__Problem__
Quote the following material word for word, omitting the pictures.

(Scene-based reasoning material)
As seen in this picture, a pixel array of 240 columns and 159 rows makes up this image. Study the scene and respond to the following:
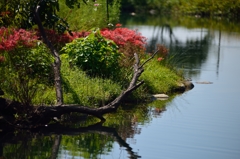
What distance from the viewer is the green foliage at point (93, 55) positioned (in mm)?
14469

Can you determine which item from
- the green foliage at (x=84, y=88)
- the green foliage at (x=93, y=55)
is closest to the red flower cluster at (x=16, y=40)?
the green foliage at (x=84, y=88)

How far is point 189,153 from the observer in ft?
34.9

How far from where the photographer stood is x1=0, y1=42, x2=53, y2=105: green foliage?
1177 cm

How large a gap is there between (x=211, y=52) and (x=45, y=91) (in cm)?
1468

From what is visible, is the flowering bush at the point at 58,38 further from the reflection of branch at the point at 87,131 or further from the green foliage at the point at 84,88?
the reflection of branch at the point at 87,131

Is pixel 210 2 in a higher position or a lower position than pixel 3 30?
lower

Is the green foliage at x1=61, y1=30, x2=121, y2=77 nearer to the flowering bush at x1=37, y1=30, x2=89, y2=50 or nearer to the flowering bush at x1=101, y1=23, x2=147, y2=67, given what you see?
the flowering bush at x1=101, y1=23, x2=147, y2=67

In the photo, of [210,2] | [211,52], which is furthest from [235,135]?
[210,2]

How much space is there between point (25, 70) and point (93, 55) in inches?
96.6

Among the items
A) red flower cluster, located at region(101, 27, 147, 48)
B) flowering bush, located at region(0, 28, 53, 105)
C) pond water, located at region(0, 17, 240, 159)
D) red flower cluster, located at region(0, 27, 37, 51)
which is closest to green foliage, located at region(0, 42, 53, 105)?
flowering bush, located at region(0, 28, 53, 105)

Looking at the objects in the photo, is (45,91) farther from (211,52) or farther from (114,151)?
(211,52)

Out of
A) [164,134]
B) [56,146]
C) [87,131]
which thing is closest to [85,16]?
[87,131]

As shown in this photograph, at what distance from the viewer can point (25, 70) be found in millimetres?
12367

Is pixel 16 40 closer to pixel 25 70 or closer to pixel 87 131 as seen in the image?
pixel 25 70
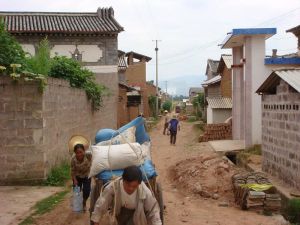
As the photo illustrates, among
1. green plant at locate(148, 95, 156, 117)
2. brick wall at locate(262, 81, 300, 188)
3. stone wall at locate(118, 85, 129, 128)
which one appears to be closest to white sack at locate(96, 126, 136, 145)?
brick wall at locate(262, 81, 300, 188)

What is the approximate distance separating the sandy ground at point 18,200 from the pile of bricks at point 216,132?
14.8 metres

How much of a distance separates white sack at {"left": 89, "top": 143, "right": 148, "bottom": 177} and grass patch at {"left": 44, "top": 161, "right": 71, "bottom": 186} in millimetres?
4800

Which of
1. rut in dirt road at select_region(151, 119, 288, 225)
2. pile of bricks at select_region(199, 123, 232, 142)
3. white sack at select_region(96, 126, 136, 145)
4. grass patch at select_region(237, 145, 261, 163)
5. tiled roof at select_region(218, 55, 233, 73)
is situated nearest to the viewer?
white sack at select_region(96, 126, 136, 145)

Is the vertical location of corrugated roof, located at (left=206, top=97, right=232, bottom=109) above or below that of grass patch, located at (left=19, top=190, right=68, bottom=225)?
above

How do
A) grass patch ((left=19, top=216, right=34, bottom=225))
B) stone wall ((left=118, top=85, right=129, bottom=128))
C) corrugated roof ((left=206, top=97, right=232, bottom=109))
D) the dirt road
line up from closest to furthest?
grass patch ((left=19, top=216, right=34, bottom=225)), the dirt road, stone wall ((left=118, top=85, right=129, bottom=128)), corrugated roof ((left=206, top=97, right=232, bottom=109))

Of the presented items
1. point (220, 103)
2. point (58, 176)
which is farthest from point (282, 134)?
point (220, 103)

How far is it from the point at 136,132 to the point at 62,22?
21.9 metres

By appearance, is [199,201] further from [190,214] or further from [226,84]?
[226,84]

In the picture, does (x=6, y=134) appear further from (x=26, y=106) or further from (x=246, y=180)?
(x=246, y=180)

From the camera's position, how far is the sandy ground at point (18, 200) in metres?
7.88

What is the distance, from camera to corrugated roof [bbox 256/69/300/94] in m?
10.5

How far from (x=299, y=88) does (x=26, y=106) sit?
19.7 feet

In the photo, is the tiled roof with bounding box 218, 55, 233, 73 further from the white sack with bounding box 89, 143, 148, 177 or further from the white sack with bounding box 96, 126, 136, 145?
the white sack with bounding box 89, 143, 148, 177

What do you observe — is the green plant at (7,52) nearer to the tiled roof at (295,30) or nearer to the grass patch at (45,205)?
the grass patch at (45,205)
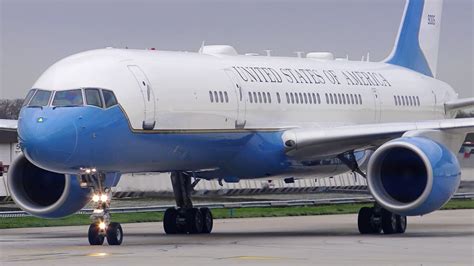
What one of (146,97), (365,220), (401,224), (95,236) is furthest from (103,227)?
(401,224)

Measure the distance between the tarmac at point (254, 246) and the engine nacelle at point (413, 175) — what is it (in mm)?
850

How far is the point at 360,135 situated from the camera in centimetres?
3162

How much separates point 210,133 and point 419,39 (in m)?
13.9

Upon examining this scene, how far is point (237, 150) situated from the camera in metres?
31.9

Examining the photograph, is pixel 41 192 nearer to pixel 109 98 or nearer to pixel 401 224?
pixel 109 98

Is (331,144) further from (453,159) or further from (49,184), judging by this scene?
(49,184)

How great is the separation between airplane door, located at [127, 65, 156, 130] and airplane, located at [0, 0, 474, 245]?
3cm

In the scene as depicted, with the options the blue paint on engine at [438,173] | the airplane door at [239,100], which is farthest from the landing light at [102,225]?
the blue paint on engine at [438,173]

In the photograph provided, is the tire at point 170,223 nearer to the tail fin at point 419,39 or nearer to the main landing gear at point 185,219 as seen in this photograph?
the main landing gear at point 185,219

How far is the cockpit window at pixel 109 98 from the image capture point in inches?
1104

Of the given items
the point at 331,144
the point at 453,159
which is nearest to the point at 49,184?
the point at 331,144

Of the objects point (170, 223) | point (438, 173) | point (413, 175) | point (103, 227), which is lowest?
point (170, 223)

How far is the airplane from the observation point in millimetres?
27672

__Solution__
As seen in this picture, a pixel array of 240 columns and 159 rows makes up this image. Study the scene and respond to the following:
What distance from the viewer is the green foliage at point (93, 55) positioned (in mm)?
14469

Can you determine which item from
- the green foliage at (x=84, y=88)
- the green foliage at (x=93, y=55)
is closest to the red flower cluster at (x=16, y=40)?
the green foliage at (x=84, y=88)

How far is point 189,153 from the observer in ft?
34.9

How far from where the photographer stood is x1=0, y1=42, x2=53, y2=105: green foliage?
1177 cm

How large a gap is there between (x=211, y=52) and (x=45, y=91) (in cm)?
1468

From what is visible, is the flowering bush at the point at 58,38 further from the reflection of branch at the point at 87,131 or further from the green foliage at the point at 84,88?
the reflection of branch at the point at 87,131

Is pixel 210 2 in a higher position or a lower position than pixel 3 30?
lower

Is the green foliage at x1=61, y1=30, x2=121, y2=77 nearer to the flowering bush at x1=37, y1=30, x2=89, y2=50 or nearer to the flowering bush at x1=101, y1=23, x2=147, y2=67, given what you see?
the flowering bush at x1=101, y1=23, x2=147, y2=67

In the photo, of [210,2] | [211,52], which is furthest from [235,135]?
[210,2]

How much space is there between point (25, 70) and point (93, 55) in inches?
96.6

Among the items
A) red flower cluster, located at region(101, 27, 147, 48)
B) flowering bush, located at region(0, 28, 53, 105)
C) pond water, located at region(0, 17, 240, 159)
D) red flower cluster, located at region(0, 27, 37, 51)
which is closest to green foliage, located at region(0, 42, 53, 105)?
flowering bush, located at region(0, 28, 53, 105)

Looking at the objects in the photo, is (45,91) farther from (211,52) or farther from (114,151)?
(211,52)

Out of
A) [164,134]
B) [56,146]
C) [87,131]
which thing is closest to [85,16]?
[87,131]

As shown in this photograph, at what distance from the viewer can point (25, 70) be found in millimetres?
12367

Is pixel 16 40 closer to pixel 25 70 or closer to pixel 87 131 as seen in the image?
pixel 25 70
As the photo illustrates, among
1. green plant at locate(148, 95, 156, 117)
2. brick wall at locate(262, 81, 300, 188)
3. stone wall at locate(118, 85, 129, 128)
which one appears to be closest to white sack at locate(96, 126, 136, 145)?
brick wall at locate(262, 81, 300, 188)

What is the approximate distance separating the sandy ground at point 18,200 from the pile of bricks at point 216,132?
14.8 metres

How much of a distance separates white sack at {"left": 89, "top": 143, "right": 148, "bottom": 177} and grass patch at {"left": 44, "top": 161, "right": 71, "bottom": 186} in millimetres?
4800

Which of
1. rut in dirt road at select_region(151, 119, 288, 225)
2. pile of bricks at select_region(199, 123, 232, 142)
3. white sack at select_region(96, 126, 136, 145)
4. grass patch at select_region(237, 145, 261, 163)
5. tiled roof at select_region(218, 55, 233, 73)
is situated nearest to the viewer?
white sack at select_region(96, 126, 136, 145)

Is the vertical location of corrugated roof, located at (left=206, top=97, right=232, bottom=109) above or below that of grass patch, located at (left=19, top=190, right=68, bottom=225)?
above

How do
A) grass patch ((left=19, top=216, right=34, bottom=225))
B) stone wall ((left=118, top=85, right=129, bottom=128))
C) corrugated roof ((left=206, top=97, right=232, bottom=109))
D) the dirt road
line up from closest to furthest?
grass patch ((left=19, top=216, right=34, bottom=225)), the dirt road, stone wall ((left=118, top=85, right=129, bottom=128)), corrugated roof ((left=206, top=97, right=232, bottom=109))

Of the presented items
1. point (220, 103)
2. point (58, 176)
which is farthest from point (282, 134)?
point (220, 103)

How far is it from the point at 136,132 to the point at 62,22?
21.9 metres

By appearance, is [199,201] further from [190,214] or further from [226,84]?
[226,84]

In the picture, does (x=6, y=134) appear further from (x=26, y=106) or further from (x=246, y=180)?
(x=246, y=180)

From the camera's position, how far is the sandy ground at point (18, 200) in metres?
7.88

What is the distance, from camera to corrugated roof [bbox 256/69/300/94] in m?
10.5

How far from (x=299, y=88) does (x=26, y=106) sit?
19.7 feet

In the photo, is the tiled roof with bounding box 218, 55, 233, 73 further from the white sack with bounding box 89, 143, 148, 177 or further from the white sack with bounding box 96, 126, 136, 145?
the white sack with bounding box 89, 143, 148, 177

What do you observe — is the green plant at (7,52) nearer to the tiled roof at (295,30) or nearer to the grass patch at (45,205)?
the grass patch at (45,205)
What one of (146,97), (365,220), (401,224), (95,236) is furthest from (103,227)?
(401,224)

Measure the distance between the tarmac at point (254, 246) and the engine nacelle at point (413, 175) — what is it (in mm)?
850

How far is the point at 360,135 situated from the camera in centimetres?
3162

How much separates point 210,133 and point 419,39 (in m)?
13.9

Upon examining this scene, how far is point (237, 150) situated from the camera in metres?
31.9

Examining the photograph, is pixel 41 192 nearer to pixel 109 98 or nearer to pixel 401 224?
pixel 109 98

Is (331,144) further from (453,159) or further from (49,184), judging by this scene?
(49,184)

How great is the separation between airplane door, located at [127, 65, 156, 130] and airplane, located at [0, 0, 474, 245]?
3cm

In the scene as depicted, with the options the blue paint on engine at [438,173] | the airplane door at [239,100], which is farthest from the landing light at [102,225]?
the blue paint on engine at [438,173]

In the photograph provided, is the tire at point 170,223 nearer to the tail fin at point 419,39 or nearer to the main landing gear at point 185,219 as seen in this photograph?
the main landing gear at point 185,219

How far is the cockpit window at pixel 109 98 from the image capture point in inches?
1104

Of the given items
the point at 331,144
the point at 453,159
which is nearest to the point at 49,184?
the point at 331,144

Of the objects point (170, 223) | point (438, 173) | point (413, 175) | point (103, 227), which is lowest?
point (170, 223)

How far is the airplane from the observation point in millimetres?
27672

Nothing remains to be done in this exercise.